İzmir’de Çiğli Organize Sanayi Bölgesinde kurulu TARİŞ Zeytin ve Zeytinyağı fabrikasında DİSK/Gıda-İş Sendikasına üye olan işçilerden 7’si 6 Kasımda işten atılmıştı. İşten atılan işçiler TARİŞ fabrikasının önünde direnişe geçmişlerdi. Direnişin 94’üncü günü olan 8 Şubatta DİSK, İzmir Emek ve Demokrasi Güçleri, KESK, emekten yana parti ve kurumlar TARİŞ önünde bir araya geldi. “39 Yıl Sonra Yeniden TARİŞ Direnişi” pankartı ile destek ve dayanışma mitingi düzenledi.
Aydın Büyükşehir Belediyesinden DİSK/Sosyal-İş Sendikasına üye oldukları için işten atılan ve 13 Temmuz 2018’den bu yana direnişte olan işçiler de, “Sarı Otobüs Şoförleri Alınsın, Sendikalı Olmak Anayasal Haktır” pankartlarıyla TARİŞ işçilerine destek verdiler. KESK İzmir Şubeler Platformu, eyleme “TARİŞ İşçileri Yalnız Değildir, Yaşasın Sınıf Dayanışması” pankartıyla katıldı.
Mitingde ilk sözü DİSK Ege Bölge Temsilcisi Memiş Sarı aldı. Sarı, TARİŞ işçilerinin yanında olduklarını belirterek, “TARİŞ yönetimi şunu iyi bilsin ki sizi rahat bırakmayacağız. 20 Şubat’taki genel kurulunuzda bu pankartlarla orada olacağız” dedi.
Patronun çağrısıyla fabrika önüne yapılan polis yığınağı nedeniyle eyleme katılan yüzlerce işçi daracık bir alana sıkıştırıldı. Mitingde basın açıklamasını DİSK/Gıda-İş Sendikası Genel Başkanı Seyit Aslan yaptı ve bu durumu protesto etti. TARİŞ’ten atılan işçilerin mücadelesini selamlayarak sözlerine başlayan Aslan, şöyle konuştu: “Yargısız biçimde işten atmaları protesto etmek için bir araya geldik. Ama görüyoruz ki burada adeta bir olağanüstü hal uygulanıyor.

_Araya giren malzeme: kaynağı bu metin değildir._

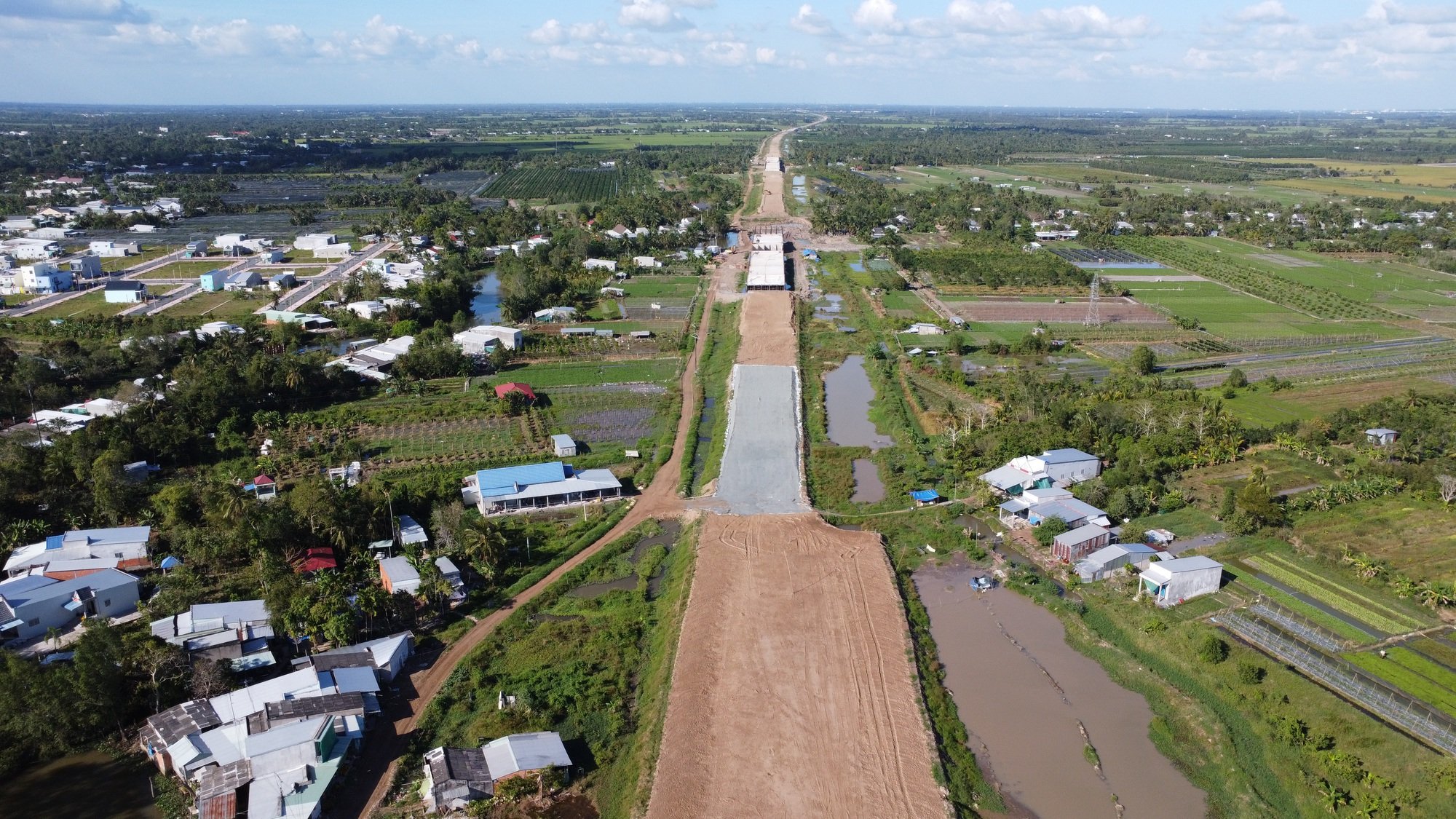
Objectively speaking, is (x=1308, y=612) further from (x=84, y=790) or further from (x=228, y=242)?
(x=228, y=242)

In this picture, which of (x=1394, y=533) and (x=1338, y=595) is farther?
(x=1394, y=533)

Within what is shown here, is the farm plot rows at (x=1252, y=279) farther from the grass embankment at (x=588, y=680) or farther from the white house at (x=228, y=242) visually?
the white house at (x=228, y=242)

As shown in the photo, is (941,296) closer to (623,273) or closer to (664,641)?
(623,273)

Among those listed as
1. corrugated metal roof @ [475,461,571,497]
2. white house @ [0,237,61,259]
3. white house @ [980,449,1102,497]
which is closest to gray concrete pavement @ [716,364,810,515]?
corrugated metal roof @ [475,461,571,497]

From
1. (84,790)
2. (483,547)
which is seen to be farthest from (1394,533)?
(84,790)

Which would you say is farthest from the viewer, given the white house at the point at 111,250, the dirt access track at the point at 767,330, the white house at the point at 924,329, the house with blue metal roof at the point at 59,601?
the white house at the point at 111,250

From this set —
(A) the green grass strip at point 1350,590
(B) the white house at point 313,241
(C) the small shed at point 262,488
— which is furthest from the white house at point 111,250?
(A) the green grass strip at point 1350,590

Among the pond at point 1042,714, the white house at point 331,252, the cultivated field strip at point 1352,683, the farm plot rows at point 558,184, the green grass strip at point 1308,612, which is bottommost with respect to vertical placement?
the pond at point 1042,714
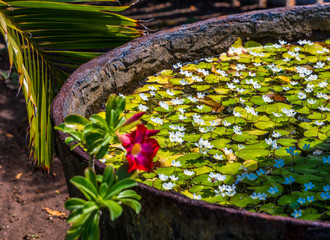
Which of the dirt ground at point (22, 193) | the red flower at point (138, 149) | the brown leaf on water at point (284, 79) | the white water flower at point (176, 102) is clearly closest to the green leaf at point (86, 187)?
the red flower at point (138, 149)

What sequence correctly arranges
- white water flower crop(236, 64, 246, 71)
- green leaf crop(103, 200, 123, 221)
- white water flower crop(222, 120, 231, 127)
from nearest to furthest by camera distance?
green leaf crop(103, 200, 123, 221) < white water flower crop(222, 120, 231, 127) < white water flower crop(236, 64, 246, 71)

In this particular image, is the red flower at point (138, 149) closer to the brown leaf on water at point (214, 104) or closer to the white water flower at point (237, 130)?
the white water flower at point (237, 130)

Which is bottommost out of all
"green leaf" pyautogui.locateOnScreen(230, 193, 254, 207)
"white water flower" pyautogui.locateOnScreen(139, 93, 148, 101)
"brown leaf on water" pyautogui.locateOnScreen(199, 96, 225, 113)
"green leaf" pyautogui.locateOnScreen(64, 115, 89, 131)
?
"green leaf" pyautogui.locateOnScreen(230, 193, 254, 207)

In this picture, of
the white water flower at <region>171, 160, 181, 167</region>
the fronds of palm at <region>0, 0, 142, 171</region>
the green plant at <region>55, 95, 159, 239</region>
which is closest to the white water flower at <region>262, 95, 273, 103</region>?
the white water flower at <region>171, 160, 181, 167</region>

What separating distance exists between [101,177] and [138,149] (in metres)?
0.10

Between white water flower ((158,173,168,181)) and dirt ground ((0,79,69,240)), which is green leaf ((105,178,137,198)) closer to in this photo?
white water flower ((158,173,168,181))

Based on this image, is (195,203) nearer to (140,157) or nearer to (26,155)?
(140,157)

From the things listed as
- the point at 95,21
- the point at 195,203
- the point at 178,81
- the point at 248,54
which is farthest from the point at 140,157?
the point at 248,54

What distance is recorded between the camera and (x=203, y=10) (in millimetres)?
4824

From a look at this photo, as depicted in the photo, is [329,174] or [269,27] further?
[269,27]

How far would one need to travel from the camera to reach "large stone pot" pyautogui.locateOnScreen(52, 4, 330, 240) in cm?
88

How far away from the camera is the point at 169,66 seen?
6.95 feet

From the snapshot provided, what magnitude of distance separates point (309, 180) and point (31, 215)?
1.70 m

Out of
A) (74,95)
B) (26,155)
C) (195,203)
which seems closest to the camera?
(195,203)
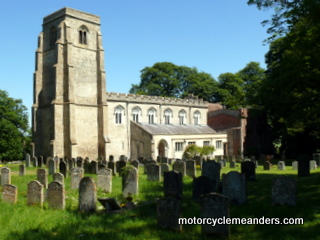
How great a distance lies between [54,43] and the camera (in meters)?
32.8

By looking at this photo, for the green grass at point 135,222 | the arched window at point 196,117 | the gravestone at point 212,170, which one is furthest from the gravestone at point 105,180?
the arched window at point 196,117

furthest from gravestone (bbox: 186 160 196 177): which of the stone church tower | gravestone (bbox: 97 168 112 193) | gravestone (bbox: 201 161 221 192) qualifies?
the stone church tower

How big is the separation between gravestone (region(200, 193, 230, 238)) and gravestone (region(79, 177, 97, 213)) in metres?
3.55

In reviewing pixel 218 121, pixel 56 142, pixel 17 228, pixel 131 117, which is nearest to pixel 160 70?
pixel 218 121

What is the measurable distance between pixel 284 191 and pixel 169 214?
353 cm

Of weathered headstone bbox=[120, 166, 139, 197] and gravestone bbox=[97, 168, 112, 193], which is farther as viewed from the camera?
gravestone bbox=[97, 168, 112, 193]

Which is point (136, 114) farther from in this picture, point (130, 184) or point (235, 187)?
point (235, 187)

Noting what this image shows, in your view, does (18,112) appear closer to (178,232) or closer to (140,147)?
(140,147)

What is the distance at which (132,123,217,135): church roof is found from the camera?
114 ft

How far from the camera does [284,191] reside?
895 centimetres

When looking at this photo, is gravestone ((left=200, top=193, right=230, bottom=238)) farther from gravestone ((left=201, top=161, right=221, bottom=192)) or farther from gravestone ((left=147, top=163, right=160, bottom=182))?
gravestone ((left=147, top=163, right=160, bottom=182))

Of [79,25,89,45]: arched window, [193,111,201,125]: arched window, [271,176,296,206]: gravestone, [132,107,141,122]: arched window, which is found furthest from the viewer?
[193,111,201,125]: arched window

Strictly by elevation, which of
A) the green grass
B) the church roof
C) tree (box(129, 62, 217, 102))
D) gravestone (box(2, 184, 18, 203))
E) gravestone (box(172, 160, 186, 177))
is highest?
tree (box(129, 62, 217, 102))

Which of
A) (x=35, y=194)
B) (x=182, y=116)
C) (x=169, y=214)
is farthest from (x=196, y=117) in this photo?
(x=169, y=214)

Adeta sıkıyönetim koşullarında basın açıklaması yapmak zorunda kalıyoruz. Bütün baskılara rağmen buradayız, burada olacağız.”
DİSK Genel Başkanı Arzu Çerkezoğlu ise işten atmaların devam ettiğini; patronların TARİŞ’te, Flormar’da, Cargill’de sendikalı oldukları için işçileri işten çıkardıklarını ifade etti. Böyle bir ülkede demokrasiden söz edilemeyeceğini vurguladı. Çerkezoğlu, sözlerini şöyle sürdürdü: “TARİŞ işçisi arkadaşlarımız burada aynı zamanda bir demokrasi mücadelesi vermektedir. Bu ülkede artık korunacak demokrasi yoktur, kurulacak demokrasi vardır. 94 gündür direnen arkadaşlarımız sadece kendi hakları için değil, bu ülkede emeği ile geçinen herkes için direnmektedir. Bugün ülkemizde bir tek adam rejimi kuruluyorsa, eksiğiyle gediğiyle 150 yıllık demokratik kazanımlar dahi bir bir yok ediliyorsa, bunun başlıca amacı işçi sınıfını köleleştirmektir. Memleketi patronlar için bir köle pazarına dönüştürmek isteyenler için, işçilerin örgütlenmesi, sendikalaşması bir tehdittir. Köleciliğin hâkim olduğu yerde sendikaya yer yoktur, greve yer yoktur, demokrasiye yer yoktur. DİSK olarak sonuna kadar bu direnişin arkasında olacağımızı belirtiyorum.” Çerkezoğlu, TARİŞ yönetimini atılan işçileri işlerine geri almaya ve sendikayla masaya oturmaya davet etti.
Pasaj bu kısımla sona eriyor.